Kwestię skuteczności leczenia, a tym samym uzasadnienia dla wydatków refundacyjnych, poruszył Filip Urbański – “Zakładane na etapie decyzji refundacyjnej efekty nie zawsze są osiągane wskutek braku compliance u pacjentów. Chcielibyśmy wykorzystywać potencjał informacyjny, dane gromadzone centralnie, do tego, by stymulować lekarzy POZ i pacjentów w tym aspekcie. Uprawnienia rozszerzone na osoby 65+ i 18 minus oczywiście będą się wiązały z ulgą dla pacjentów, natomiast staną się dużym wyzwaniem dla NFZ pod kątem nadzorczo-kontrolnym.”

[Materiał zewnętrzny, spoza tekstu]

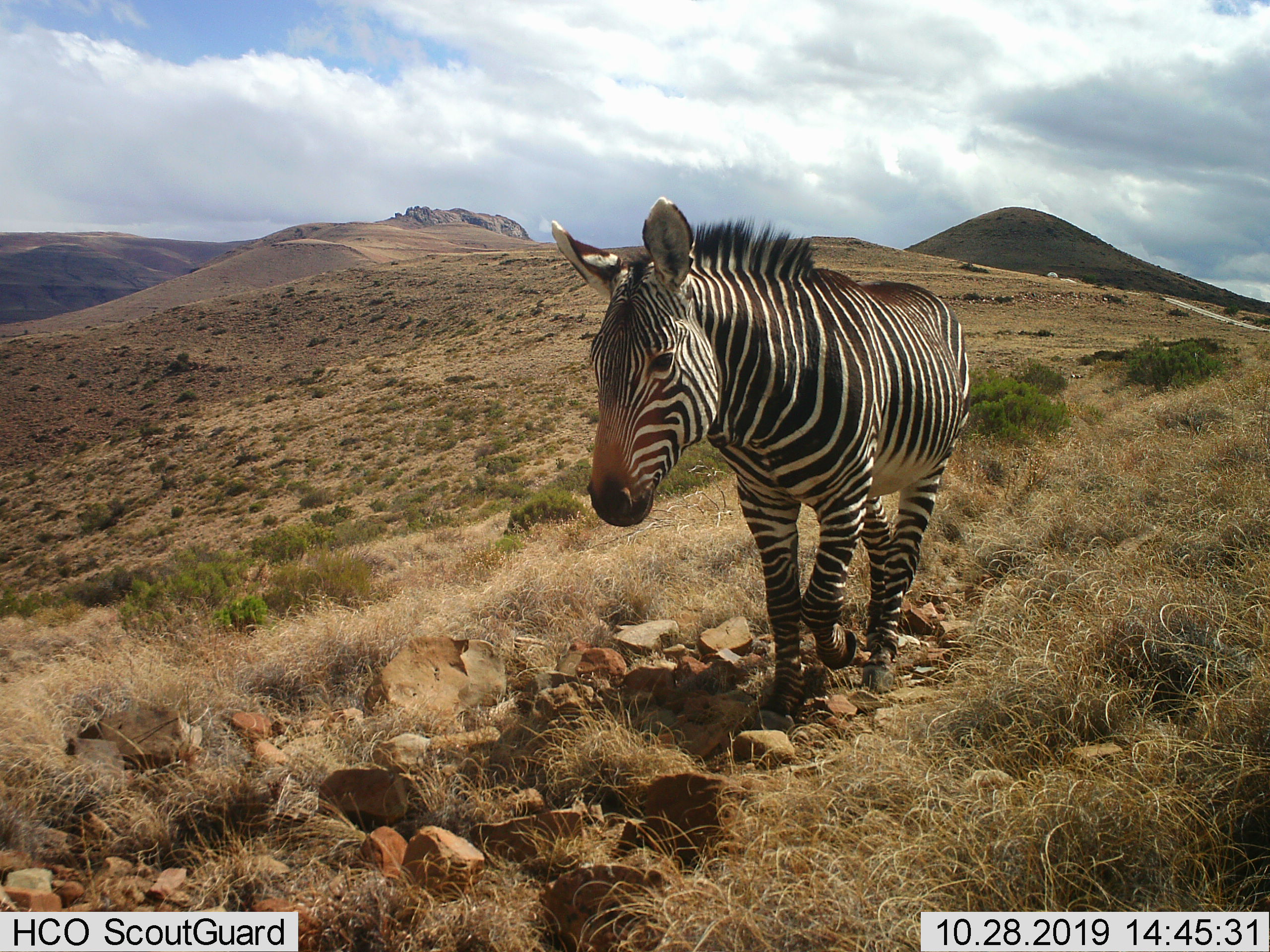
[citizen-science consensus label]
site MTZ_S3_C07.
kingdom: Animalia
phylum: Chordata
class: Mammalia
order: Perissodactyla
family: Equidae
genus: Equus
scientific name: Equus zebra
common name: mountain zebra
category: zebramountain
Zebramountain (mountain zebra) (Equus zebra), count 1. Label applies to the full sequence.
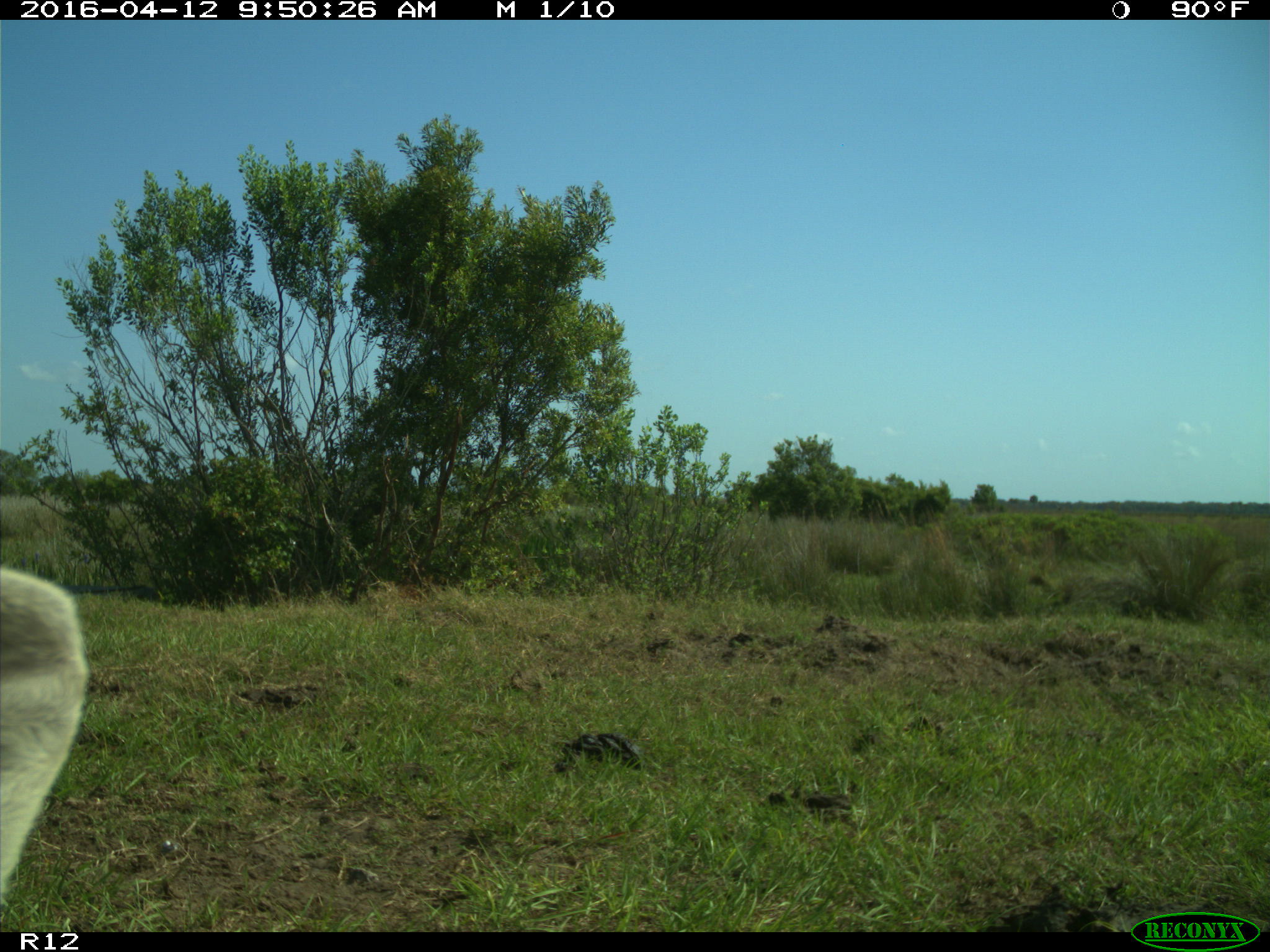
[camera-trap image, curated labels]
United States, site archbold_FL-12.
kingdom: Animalia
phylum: Chordata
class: Mammalia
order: Artiodactyla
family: Bovidae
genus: Bos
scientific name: Bos taurus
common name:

Do dokumentu „Polityka Lekowa Państwa 2018–2022” powróciła dr Małgorzata Gałązka-Sobotka – “To, co mogłyby w przyszłości uczynić te działania jeszcze bardziej profesjonalnymi, to stworzenie całego systemu, aby monitorować rzeczywisty rezultat podejmowanych działań, wykorzystanie tego dokumentu jako narzędzia w długotrwałym planowaniu i koordynowaniu systemu. Element refundacji to jedynie wycinek tego dokumentu. Trzeba podkreślić jego interdyscyplinarność – wiele działań powinno toczyć się równolegle. Musimy zwiększyć dostępność kadr i działania profilaktyczne, edukację, upodmiotowić farmaceutów i zrealizować wszystkie pozostałe bloki tego dokumentu.” Z kolei dyr. Jakub Łęcki przypomniał o kluczowym znaczeniu udziału pacjentów w procesie podejmowania decyzji z zakresu polityki lekowej.
Z optymizmem zapatruje się na przyszłość polityki lekowej wiceminister Maciej Miłkowski, podkreślając fakt, że możliwości refundacji uległy obecnie uproszczeniu – “Polityka lekowa to nie tylko leki, ale również włączanie pacjenta w proces terapeutyczny, a więc dobra diagnostyka, by każdy dostał dokładnie ten lek, którego potrzebuje, i monitorowanie skuteczności leczenia. Wiąże się to z całym systemem organizacji leczenia.”